It so happened that during the registration of a couple of domains I contacted Garant-Park-Telecom. I have an account there, and from time to time I extend the purchase in my account. Not so long ago, as they say, I started playing with it, and I needed a domain that consonant with my last name. And what, it's cool, to get an address like vasya@pupkin.com. After breaking through on whois, I found out that he had an owner. But instead of the address there was something anonymous of type
r01.ru/kontakt_admin.html . Yeah, I thought, this is a form for an anonymous connection with an anonymous domain owner.
The answer came quickly, and not from the hypothetical Ivan Petrovich, but from the GPT. It turned out that the domain is at auction. Apparently, he doesn’t have a host as such, so I was invited to participate. I have never dealt with auctions and did not know what to expect from them, so any experience would be useful.
Here it is necessary to make a small lyrical digression. The fact is that my surname is not Ivanov at all, and she is not on the list of common surnames even in a homeopathic dose. For several years of searching (specifically looking for!), I found in the internet only one namesake, who turned out to be a football player of one regional team, although not from a seedy one.
In general, it is reasonable to assume that from the footballer’s side nothing threatens me, I threw 500 rubles to my account, pressed the “big red button” with a price of 100 rubles (TCI = 0) and went to sleep. It was a Saturday, the auction lasts 72 hours, because by now I saw myself as the owner of the address.
Today, at one in the morning, I receive a letter in the style of “Aha! Your bid is slain! ” I go and see there anonymus with a half hundred rubles. “It’s not for nothing,” I thought. Under world domination of bots, it is quite reasonable with a high degree of probability to assume that they are banal to me. I waited for the last 5-minute segment, I bet 200, but immediately after updating the page I saw a 250 bet. I still decided that I was not going to spend more than 500 rubles, so I made several bets at the last minute, bringing the price to 500 rubles, each interim rate instantly interrupted. And when I saw my final number, which was not interrupted by a mysterious competitor who SOZHDELEL of my domain, I was finally convinced that I paid for the course “How to dissolve a sucker for 500 rubles” worth 500 rubles.

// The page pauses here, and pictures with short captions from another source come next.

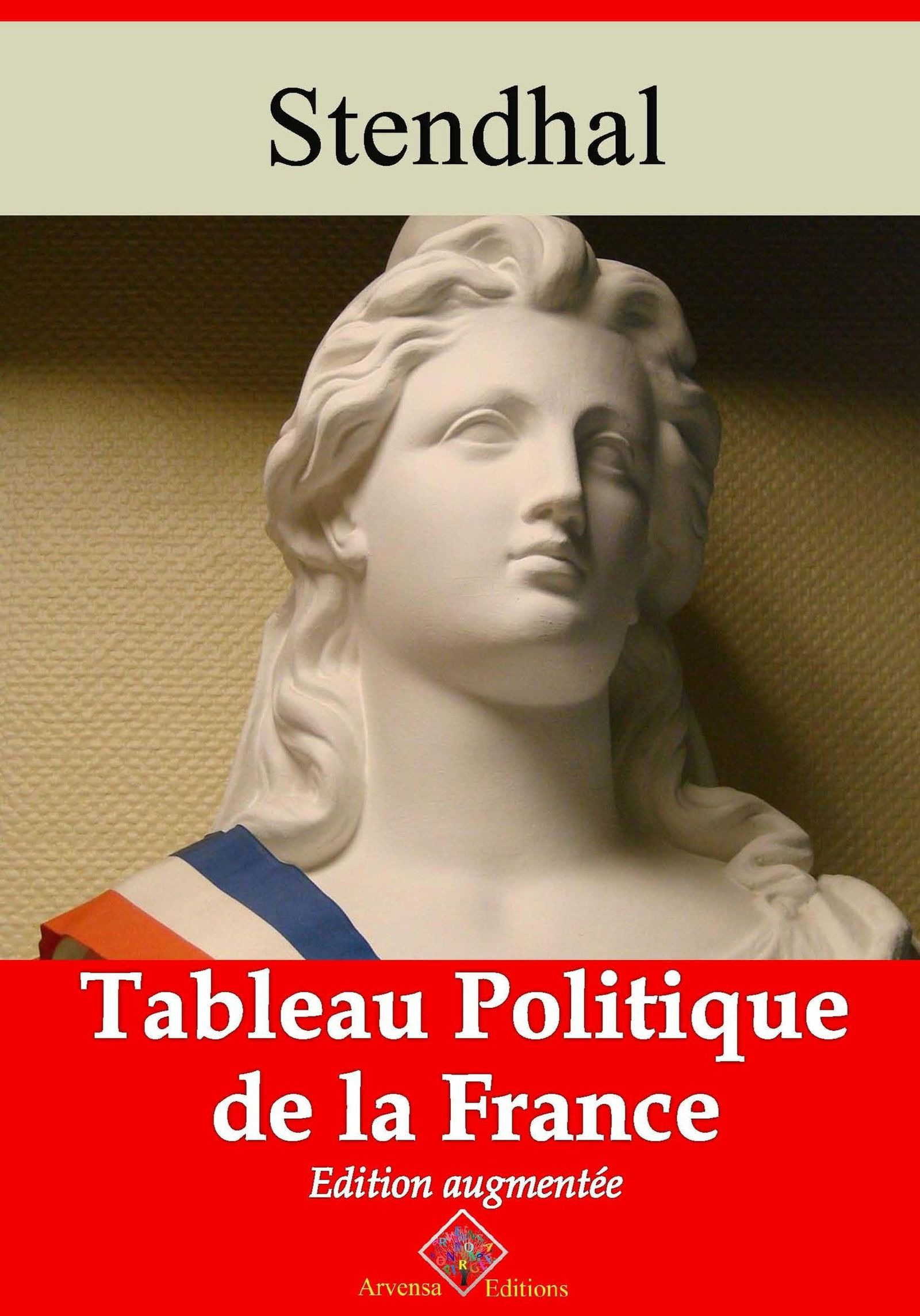Couverture ebook de Tableau politique de la France - suivi d'annexes, de Stendhal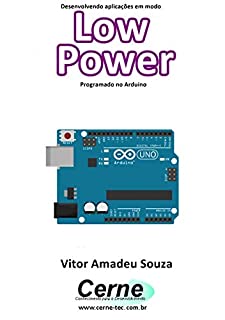 Livro Desenvolvendo aplicações em modo Low Power Programado no Arduino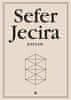 Aryeh Kaplan: Sefer Jecira - Kniha stvoření v teorii a praxi
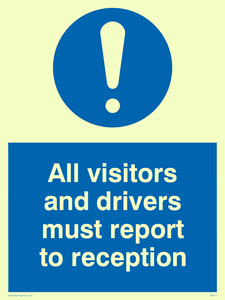 MV317: all visitors and drivers must report to reception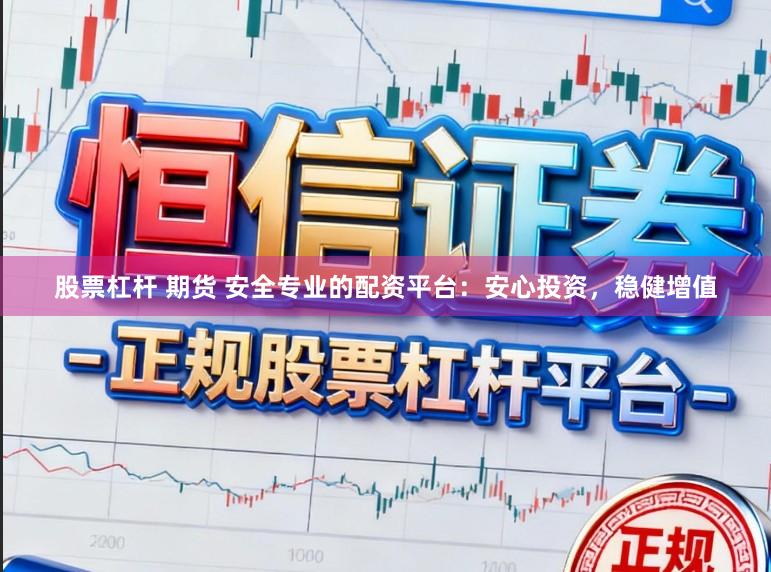 股票杠杆 期货 安全专业的配资平台：安心投资，稳健增值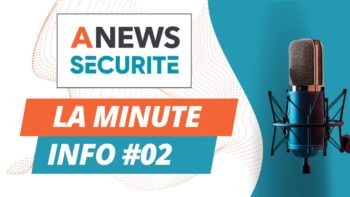 La Minute Info 02 - Agora News Sécurité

Summarizing this lengthy story, I want to briefly express the main thoughts:
- It was a bot produced by Garant-Park-Telecom.
- I think if I had 3000 rubles on my account, the bot would have brought up to 3000, and then I would have merged it. AND...
- ... if the account was 200 rubles, the domain would cost me 200 rubles
- If the bot did not merge, I would receive a letter like "the winner refused to buy, and your bet won"
- Domain auctions are an almost legal way for registrars to extort money for domains that they don’t own.
- It's good that my name is not Ivanov
Why did I describe these events here? Because googling on the topic “auctions scam bots buy cheap” almost did not bring. I hope my impressions will add a couple of kilobytes to the restless air of unconscious knowledge, and people will become a little smarter. Amen.